Pochettino Lebih Pilih Kembangkan Potensi Pemain Muda Ketimbang Belanja

pochettino

Ketika klub-klub rival berlomba-lomba dalam menggelontorkan banyak uang di bursa transfer musim panas, Tottenham Hotspur masih tenang-tenang saja. Tapi, hal ini sama sekali tidak membuat sang manajer, Mauricio Pochettino merasa khawatir.

Tottenham Hotspur belum merekrut satu pun pemain baru di bursa transfer musim panas ini. The Lilywhites justru melepas bek kanan andalan mereka, Kyle Walker, ke Manchester City seharga 50 juta poundsterling beberapa hari lalu.

Juara bertahan musim lalu, Chelsea sudah mendatangkan Antonio Ruediger, Tiemoue Bakayoko, dan Alvaro Morata, Sementara Manchester City sudah berhasil merekrut Kyle Walker, kiper Ederson Moraes, serta gelandang Bernardo Silva.

Sementara itu Manchester United mengeluarkan dana tidak kurang dariu 75 poundsterling demi memboyong Romelu Lukaku dari Everton, sedangkan Arsenal memecahkan rekor transfer klub untuk merekrut Alexandre Lacazette dari Olympique Lyon. Sementara itu, Liverpool juga berhasil mendatangkan Mohamed Salah dari AS Roma dengan biaya yang tidak murah.

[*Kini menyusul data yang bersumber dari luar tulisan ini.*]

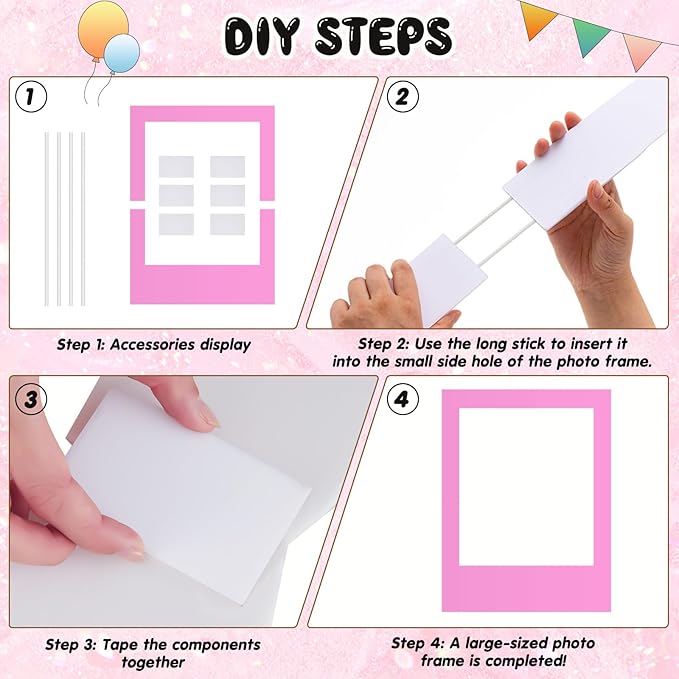 DIY STEPS

1

2

Step 1: Accessories display

Step 2: Use the long stick to insert it into the small side hole of the photo frame.

3

4

Step 3: Tape the components together

Step 4: A large-sized photo frame is completed!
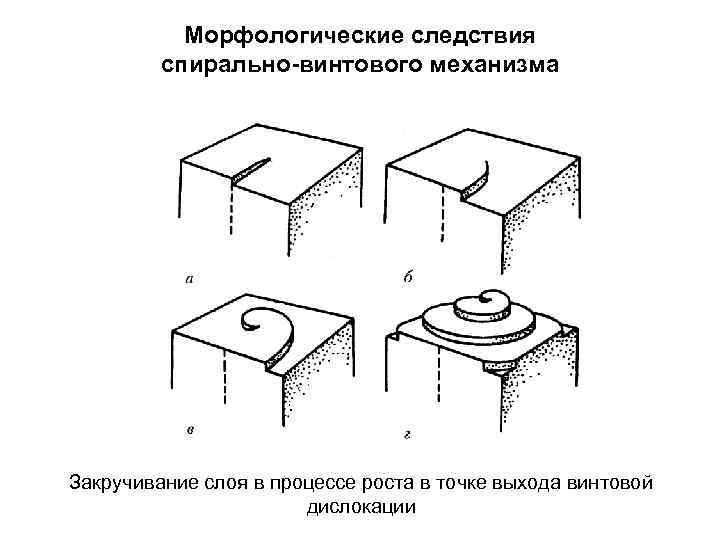 Морфологические следствия спирально-винтового механизма

а

б

в

г

Закручивание слоя в процессе роста в точке выхода винтовой дислокации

Namun, belanja besar yang dilakukan oleh klub-klub rival tidak membuat Mauricio Pochettino merasa khawatir sedikitpun. Manajer berkebangsaan Argentina itu tetap berpegang pada filosofi klub Tottenham Hotspur , yang lebih fokus ke pengembangan pemain-pemain binaan sendiri.

“Dalam dua musim terakhir, penampilan kami sudah jauh membaik. Sangat jelas, filosofi kami adalah tentang berusaha menampilkan sepakbola yang menarik dengan pemain-pemain muda dan berusaha berbeda dibandingkan tim-tim papan atas. Saya pikir musim depan bisa jadi musim pembuktian untuk kami,” ujar Mauricio Pochettino dalam wawancara dengan ESPN FC.

“Yang pertama, itu karena kami pindah ke stadion Wembley, sebuah lingkungan yang baru kami, lapangan dan stadion yang berbeda, semuanya berbeda untuk kami. Memang benar kami harus melakukan sedikit perubahan karena kami sudah sangat nyaman main di White Hart Lane.”

“Kemudian, saya pikir karena tim-tim besar mengeluarkan banyak uang untuk memperkuat tim mereka. Namun, kami sangat tenang dan adem ayem karena kami yakin dengan kemampuan yang dimilik oleh pemain-pemain muda dari akademi kami. Kami mungkin kurang beberapa pemain, tapi kami sangat tenang karena saya pikir kami punya tim yang sangat bagus.”